-- Work instructions --
List every line below that contains the word "vertical", copying each one in full.

-- Dataset extract --
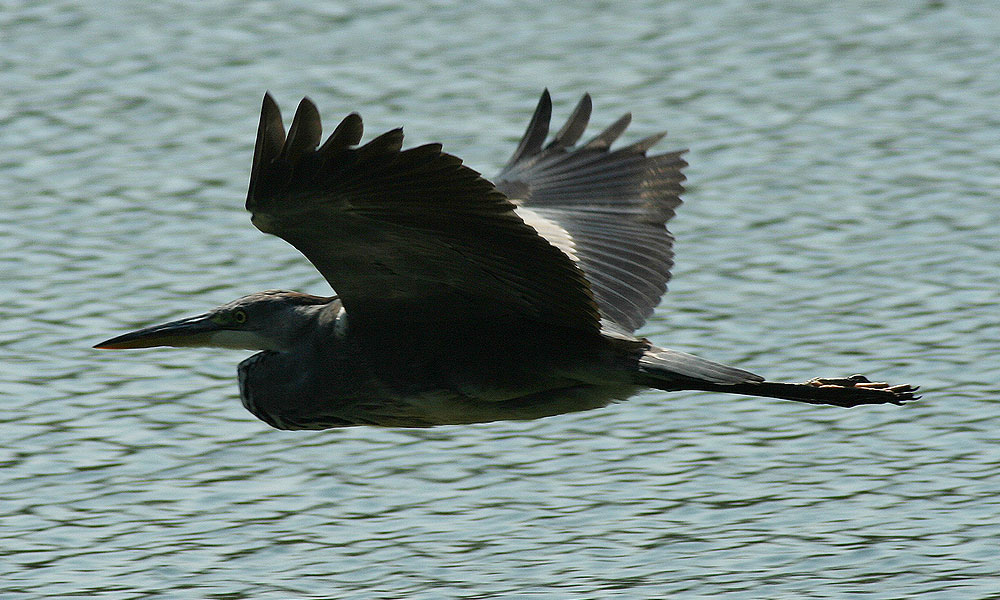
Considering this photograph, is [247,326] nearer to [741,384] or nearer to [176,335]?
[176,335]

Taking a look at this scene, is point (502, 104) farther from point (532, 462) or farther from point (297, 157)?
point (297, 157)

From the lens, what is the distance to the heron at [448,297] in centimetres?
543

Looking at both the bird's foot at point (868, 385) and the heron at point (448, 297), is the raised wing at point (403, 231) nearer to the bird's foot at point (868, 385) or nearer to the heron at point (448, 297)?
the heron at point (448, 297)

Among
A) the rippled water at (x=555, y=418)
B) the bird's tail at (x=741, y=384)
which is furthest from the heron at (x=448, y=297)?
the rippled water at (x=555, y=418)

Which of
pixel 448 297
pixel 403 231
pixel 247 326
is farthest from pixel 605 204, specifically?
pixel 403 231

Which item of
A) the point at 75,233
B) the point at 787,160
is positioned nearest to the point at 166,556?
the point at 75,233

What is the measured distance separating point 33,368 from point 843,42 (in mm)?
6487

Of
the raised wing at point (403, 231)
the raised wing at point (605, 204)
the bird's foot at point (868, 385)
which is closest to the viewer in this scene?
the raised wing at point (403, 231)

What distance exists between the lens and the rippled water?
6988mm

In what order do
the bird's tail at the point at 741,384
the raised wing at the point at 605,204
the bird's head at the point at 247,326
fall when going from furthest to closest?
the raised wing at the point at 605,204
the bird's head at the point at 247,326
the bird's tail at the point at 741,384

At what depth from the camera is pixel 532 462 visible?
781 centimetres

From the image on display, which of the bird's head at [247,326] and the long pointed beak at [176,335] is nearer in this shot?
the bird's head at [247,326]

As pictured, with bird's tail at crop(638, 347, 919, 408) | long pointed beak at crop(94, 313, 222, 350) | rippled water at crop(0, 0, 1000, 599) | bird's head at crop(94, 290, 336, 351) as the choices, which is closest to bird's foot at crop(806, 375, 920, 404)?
...
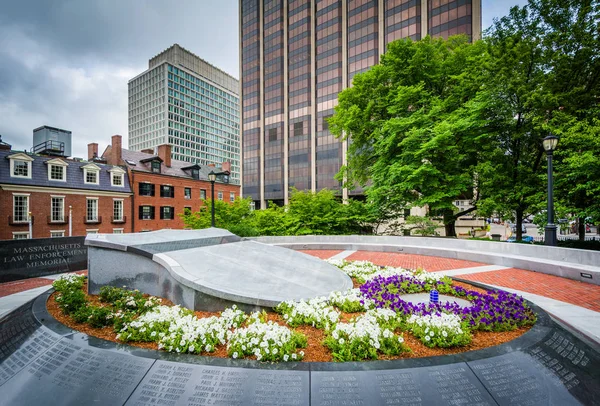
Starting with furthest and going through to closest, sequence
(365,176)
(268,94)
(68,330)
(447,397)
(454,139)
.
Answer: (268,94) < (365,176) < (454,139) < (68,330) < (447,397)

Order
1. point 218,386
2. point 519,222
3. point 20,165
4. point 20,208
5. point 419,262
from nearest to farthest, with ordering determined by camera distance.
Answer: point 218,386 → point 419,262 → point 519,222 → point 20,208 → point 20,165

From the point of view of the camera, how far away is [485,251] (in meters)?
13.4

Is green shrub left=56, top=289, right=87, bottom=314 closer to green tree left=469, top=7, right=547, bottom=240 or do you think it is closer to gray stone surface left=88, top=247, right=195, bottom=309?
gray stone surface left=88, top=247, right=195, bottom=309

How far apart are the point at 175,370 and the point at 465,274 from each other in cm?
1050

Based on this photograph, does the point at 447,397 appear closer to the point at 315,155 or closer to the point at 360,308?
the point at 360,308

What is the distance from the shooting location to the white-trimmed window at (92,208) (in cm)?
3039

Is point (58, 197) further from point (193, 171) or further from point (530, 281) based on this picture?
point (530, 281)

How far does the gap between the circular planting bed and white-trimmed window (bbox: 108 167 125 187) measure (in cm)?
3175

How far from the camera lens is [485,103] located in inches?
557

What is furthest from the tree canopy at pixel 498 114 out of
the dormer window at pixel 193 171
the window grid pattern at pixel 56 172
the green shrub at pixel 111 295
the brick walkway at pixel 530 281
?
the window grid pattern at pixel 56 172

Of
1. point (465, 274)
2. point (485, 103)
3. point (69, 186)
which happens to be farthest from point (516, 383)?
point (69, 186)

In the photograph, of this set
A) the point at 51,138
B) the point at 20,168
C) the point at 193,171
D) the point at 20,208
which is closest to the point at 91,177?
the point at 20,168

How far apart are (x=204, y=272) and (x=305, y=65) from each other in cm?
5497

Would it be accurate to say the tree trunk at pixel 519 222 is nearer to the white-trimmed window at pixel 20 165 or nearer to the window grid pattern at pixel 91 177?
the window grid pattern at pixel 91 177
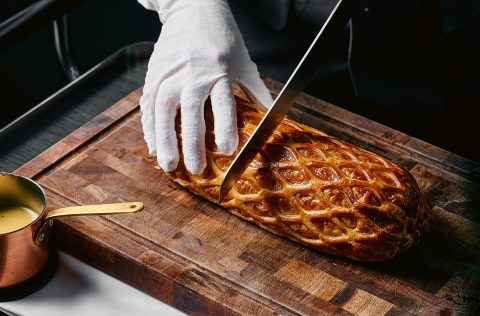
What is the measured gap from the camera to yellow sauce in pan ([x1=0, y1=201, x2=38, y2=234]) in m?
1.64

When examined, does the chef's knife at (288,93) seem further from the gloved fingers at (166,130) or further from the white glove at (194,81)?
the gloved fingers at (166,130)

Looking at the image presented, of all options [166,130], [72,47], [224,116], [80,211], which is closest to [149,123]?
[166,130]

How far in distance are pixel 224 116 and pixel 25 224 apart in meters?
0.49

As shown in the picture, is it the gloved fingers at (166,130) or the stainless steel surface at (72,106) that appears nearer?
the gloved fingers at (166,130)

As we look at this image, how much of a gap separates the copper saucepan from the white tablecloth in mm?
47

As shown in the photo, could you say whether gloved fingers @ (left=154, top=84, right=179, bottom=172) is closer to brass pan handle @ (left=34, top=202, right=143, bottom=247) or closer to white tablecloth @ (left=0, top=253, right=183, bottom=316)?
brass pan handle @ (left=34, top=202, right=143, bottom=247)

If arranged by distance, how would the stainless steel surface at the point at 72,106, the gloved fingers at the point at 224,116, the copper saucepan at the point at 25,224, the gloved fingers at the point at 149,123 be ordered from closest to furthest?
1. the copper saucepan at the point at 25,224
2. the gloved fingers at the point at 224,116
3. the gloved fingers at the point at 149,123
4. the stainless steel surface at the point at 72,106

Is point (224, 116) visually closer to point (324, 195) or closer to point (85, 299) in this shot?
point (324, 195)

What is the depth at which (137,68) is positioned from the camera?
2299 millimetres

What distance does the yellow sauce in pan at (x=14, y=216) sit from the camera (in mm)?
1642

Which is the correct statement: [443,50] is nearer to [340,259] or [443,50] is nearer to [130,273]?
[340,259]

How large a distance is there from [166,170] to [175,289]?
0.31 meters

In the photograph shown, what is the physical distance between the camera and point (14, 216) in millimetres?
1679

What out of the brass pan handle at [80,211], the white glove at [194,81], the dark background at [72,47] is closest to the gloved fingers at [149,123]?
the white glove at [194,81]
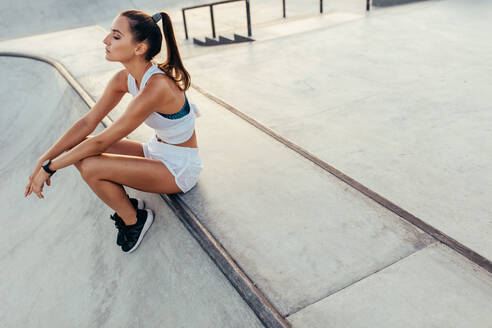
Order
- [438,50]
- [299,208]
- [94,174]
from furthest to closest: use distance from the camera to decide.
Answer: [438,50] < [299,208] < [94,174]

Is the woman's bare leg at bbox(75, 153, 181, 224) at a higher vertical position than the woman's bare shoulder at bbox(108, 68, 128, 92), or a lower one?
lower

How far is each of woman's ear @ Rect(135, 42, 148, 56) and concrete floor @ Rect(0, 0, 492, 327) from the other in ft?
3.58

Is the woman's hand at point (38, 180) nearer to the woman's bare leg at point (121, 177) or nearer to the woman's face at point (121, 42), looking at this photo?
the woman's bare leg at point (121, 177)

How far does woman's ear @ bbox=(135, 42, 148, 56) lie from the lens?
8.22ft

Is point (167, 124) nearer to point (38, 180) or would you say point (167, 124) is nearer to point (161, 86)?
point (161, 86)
...
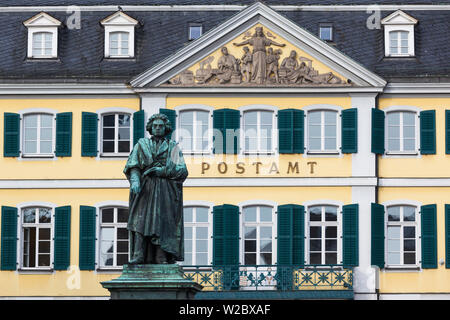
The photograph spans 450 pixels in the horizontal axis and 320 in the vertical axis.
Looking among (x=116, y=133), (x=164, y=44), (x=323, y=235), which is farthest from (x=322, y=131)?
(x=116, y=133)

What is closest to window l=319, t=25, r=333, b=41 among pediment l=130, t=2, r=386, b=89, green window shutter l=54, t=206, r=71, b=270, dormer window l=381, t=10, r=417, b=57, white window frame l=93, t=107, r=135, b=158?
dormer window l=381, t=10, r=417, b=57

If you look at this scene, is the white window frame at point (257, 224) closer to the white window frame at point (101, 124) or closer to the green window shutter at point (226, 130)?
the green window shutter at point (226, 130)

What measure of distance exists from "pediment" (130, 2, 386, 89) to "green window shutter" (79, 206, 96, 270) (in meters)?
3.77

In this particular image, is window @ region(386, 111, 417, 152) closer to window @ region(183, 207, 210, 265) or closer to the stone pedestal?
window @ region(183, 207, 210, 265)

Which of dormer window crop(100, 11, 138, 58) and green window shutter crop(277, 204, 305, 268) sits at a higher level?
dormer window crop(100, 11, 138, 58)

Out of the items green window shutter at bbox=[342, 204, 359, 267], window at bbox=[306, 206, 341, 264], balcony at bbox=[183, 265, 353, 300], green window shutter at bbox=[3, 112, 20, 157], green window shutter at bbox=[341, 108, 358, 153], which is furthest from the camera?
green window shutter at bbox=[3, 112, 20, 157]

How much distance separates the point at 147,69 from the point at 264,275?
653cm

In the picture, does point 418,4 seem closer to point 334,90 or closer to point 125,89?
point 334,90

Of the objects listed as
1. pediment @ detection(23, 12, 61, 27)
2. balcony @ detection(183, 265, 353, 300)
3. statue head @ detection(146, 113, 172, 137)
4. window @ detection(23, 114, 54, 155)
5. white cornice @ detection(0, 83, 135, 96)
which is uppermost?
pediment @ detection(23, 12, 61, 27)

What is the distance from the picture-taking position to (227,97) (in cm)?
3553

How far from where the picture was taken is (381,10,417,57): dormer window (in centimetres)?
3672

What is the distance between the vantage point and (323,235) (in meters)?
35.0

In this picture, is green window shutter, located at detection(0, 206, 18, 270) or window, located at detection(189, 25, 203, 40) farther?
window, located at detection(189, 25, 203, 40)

-- Task solution --
Is the woman's bare leg at bbox(75, 153, 181, 224) at a higher vertical position than the woman's bare shoulder at bbox(108, 68, 128, 92), or a lower one?
The photograph spans 450 pixels in the horizontal axis and 320 in the vertical axis.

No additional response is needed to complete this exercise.